Goal of the exercise
Reproduce the passage below on GitLab's security testing tools, from "There are a" up to and including "a single report.".

Text excerpt
----------------------------------------

There are a variety of testing tools available to developers within GitLab. Generally, they alert developers to vulnerabilities within their code and report them within the merge request so developers can adjust their code as they go. In addition to the testing methods outlined below, developers can also use other tools outside of GitLab by integrating the results of your scanners with our merge request security reports.

Static application security testing

Our static application security testing (SAST) tool scans the application source code and binaries to spot potential vulnerabilities before deployment. It uses open source tools that are installed as part of GitLab. Vulnerabilities are shown in-line with every merge request and results are collected and presented as a single report.

Secret detection

Secret detection within GitLab is able to detect secrets and credentials that have been unintentionally pushed to the repository. This check is performed by a specific analyzer during the SAST job, runs regardless of the programming language of your app, and displays results within the SAST report.

Dynamic application security testing

Our DAST tool analyzes your web application for known runtime vulnerabilities. It conducts live attacks against a review app and can be created for every merge request as part of GitLab’s CI/CD capabilities. Users can provide HTTP credentials to test private areas. Vulnerabilities are shown in-line with every merge request.

----------------------------------------

Data lines
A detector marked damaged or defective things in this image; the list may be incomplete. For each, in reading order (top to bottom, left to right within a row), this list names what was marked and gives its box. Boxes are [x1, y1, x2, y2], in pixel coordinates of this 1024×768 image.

----------------------------------------

Reply
There are a variety of testing tools available to developers within GitLab. Generally, they alert developers to vulnerabilities within their code and report them within the merge request so developers can adjust their code as they go. In addition to the testing methods outlined below, developers can also use other tools outside of GitLab by integrating the results of your scanners with our merge request security reports.

Static application security testing

Our static application security testing (SAST) tool scans the application source code and binaries to spot potential vulnerabilities before deployment. It uses open source tools that are installed as part of GitLab. Vulnerabilities are shown in-line with every merge request and results are collected and presented as a single report.